XaiJu
Catelyn Winona
Catelyn Winona

patreon


Madame Science Draft 2 Chap 1

Hey guys! So I've been hard at work on Madame Science all this time! I'm into draft two and thought you'd like to see what will (probably) be the first chapter! It needs another round of editing, but I'm happy with the tone this sets for the rest of the book.

Enjoy!

------

 

Chapter One

It’s a bad night for Scott. The type of night where he’s up and pacing, footsteps so fast and light in the other room that they’re white noise. No louder than the drone of cars outside of our apartment or the hum of streetlights and air conditioners working all up and down our block. If I didn’t know the sound of his footsteps as well as I did, they’d probably have faded out of my awareness within seconds. Just another wall of noise in a city that keeps on talking.

But I do know the sound of his footsteps like the rush of blood in my own veins.
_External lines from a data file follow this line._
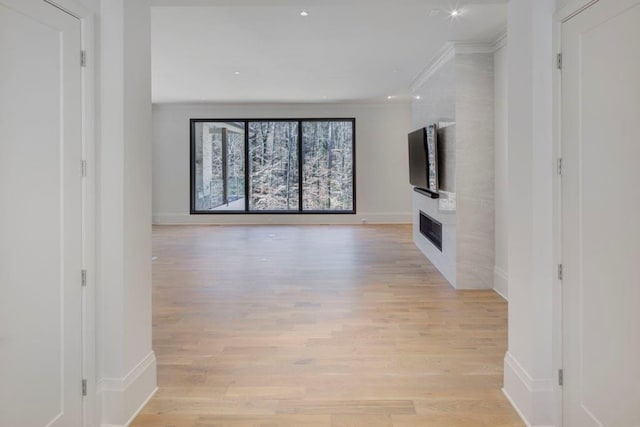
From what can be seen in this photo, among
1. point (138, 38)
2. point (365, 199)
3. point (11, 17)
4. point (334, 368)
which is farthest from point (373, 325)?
point (365, 199)

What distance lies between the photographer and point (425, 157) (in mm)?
6371

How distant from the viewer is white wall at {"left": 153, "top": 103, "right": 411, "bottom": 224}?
10.8 metres

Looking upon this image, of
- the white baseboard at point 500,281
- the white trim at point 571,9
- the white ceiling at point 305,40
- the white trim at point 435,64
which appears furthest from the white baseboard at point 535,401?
the white trim at point 435,64

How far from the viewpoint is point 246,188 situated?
36.3 feet

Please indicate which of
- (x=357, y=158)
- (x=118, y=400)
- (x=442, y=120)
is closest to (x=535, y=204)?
(x=118, y=400)

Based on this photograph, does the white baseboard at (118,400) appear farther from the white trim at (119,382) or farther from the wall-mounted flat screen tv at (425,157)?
the wall-mounted flat screen tv at (425,157)

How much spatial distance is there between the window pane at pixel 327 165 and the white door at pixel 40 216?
9.04 m

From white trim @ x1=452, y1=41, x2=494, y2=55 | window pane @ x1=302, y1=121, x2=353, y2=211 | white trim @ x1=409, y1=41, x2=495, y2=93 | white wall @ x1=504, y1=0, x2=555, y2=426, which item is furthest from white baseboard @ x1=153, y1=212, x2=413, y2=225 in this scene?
white wall @ x1=504, y1=0, x2=555, y2=426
I know that the brief break--a shot of silence in the droning--is him tripping over the coffee table as he finally (finally) wears himself out.
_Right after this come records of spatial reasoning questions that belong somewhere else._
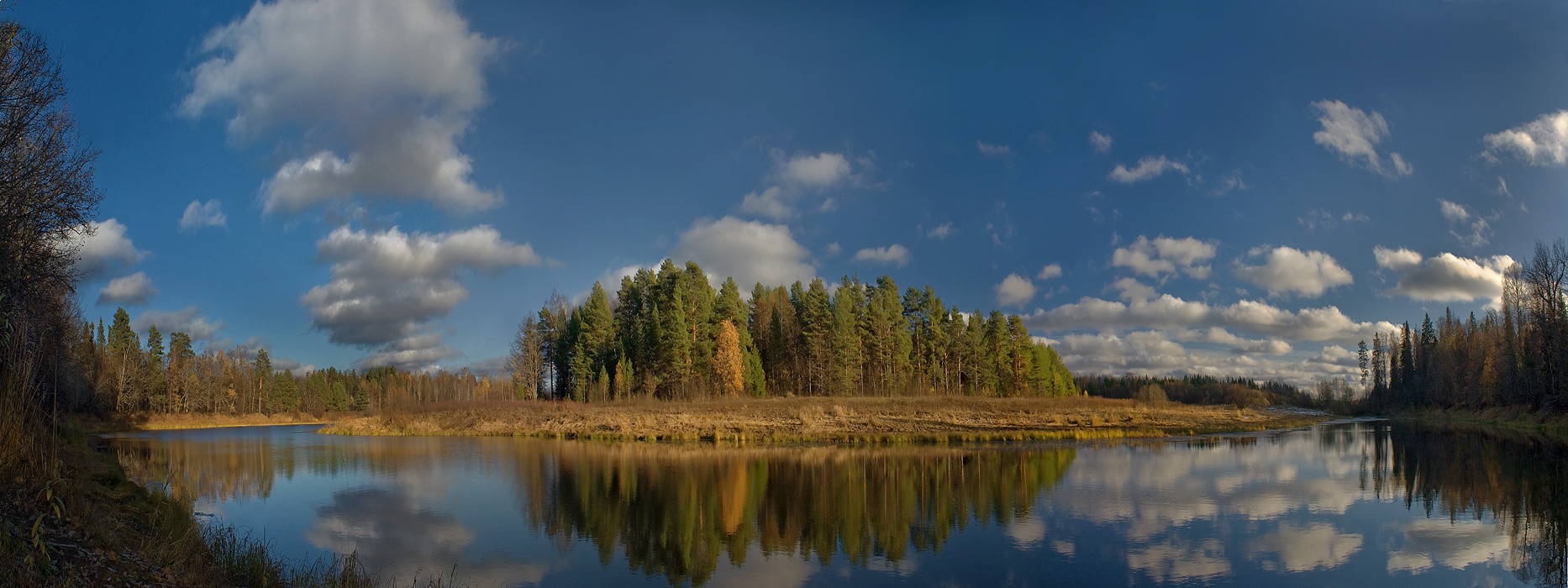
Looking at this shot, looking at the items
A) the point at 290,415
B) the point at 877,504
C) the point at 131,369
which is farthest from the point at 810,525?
the point at 290,415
I blink at the ceiling. I’ve been waiting for that hitch in his gait. It’s time to go in.

I swing my legs out of bed. It’s a myth that Los Angeles never gets cold; Los Angeles is a desert and deserts get cold at night. The chill in the floor works its way quickly through my thin socks, sinking into my skin, and encroaching on my bones. I shiver, arms rubbing over my the long sleeves of my nightshirt, and pad to the door.

It’s closed, of course, which means I was right to stay in bed for as long as I did. Scott only closes the door when he really doesn’t want me to hear him wearing a track in our living room rug. There’s a soft tapestry thrown over the wood--a pretty impressionist print of falling leaves--and I pretend it’s there for decoration most of the time. Really it’s just another of Scott’s barriers that he can reach for at any moment. Cloth dampens sound and it’s probably as close to soundproof he thinks he can get without tipping me off.
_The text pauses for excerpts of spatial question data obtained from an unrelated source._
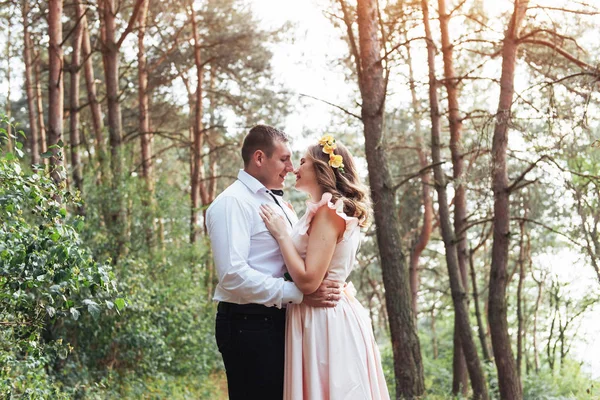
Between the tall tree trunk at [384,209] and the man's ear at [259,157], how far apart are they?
3.86m

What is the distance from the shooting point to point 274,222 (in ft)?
13.1

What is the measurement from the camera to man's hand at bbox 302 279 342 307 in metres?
3.98

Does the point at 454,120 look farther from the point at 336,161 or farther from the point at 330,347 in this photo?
the point at 330,347

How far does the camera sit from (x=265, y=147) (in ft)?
13.8

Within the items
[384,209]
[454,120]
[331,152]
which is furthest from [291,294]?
[454,120]

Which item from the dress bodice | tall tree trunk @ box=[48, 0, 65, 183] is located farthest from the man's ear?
tall tree trunk @ box=[48, 0, 65, 183]

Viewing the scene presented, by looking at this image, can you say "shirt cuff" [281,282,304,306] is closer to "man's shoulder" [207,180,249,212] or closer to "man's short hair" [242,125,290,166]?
"man's shoulder" [207,180,249,212]

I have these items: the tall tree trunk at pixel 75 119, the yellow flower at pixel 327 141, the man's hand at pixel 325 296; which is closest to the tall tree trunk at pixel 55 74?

Alright, maybe I read into the tapestry too much. I probably read into a lot of Scott’s behavior too much. Part of it is that I love him. Part of it is that I’ve got my own problems. 

I’d say sue me, but my problems aren’t the problem tonight. Scott’s are.

The living room isn’t just the living room--it’s also the dining room and a good portion of the foyer. Scott and I aren’t hurting for money--not by a long shot--but neither of us feel the need for the sort of sprawling houses we could find in the suburbs. We find comfort in our space, in the heart of the city, where people may notice our comings and goings, but certainly don’t remember them.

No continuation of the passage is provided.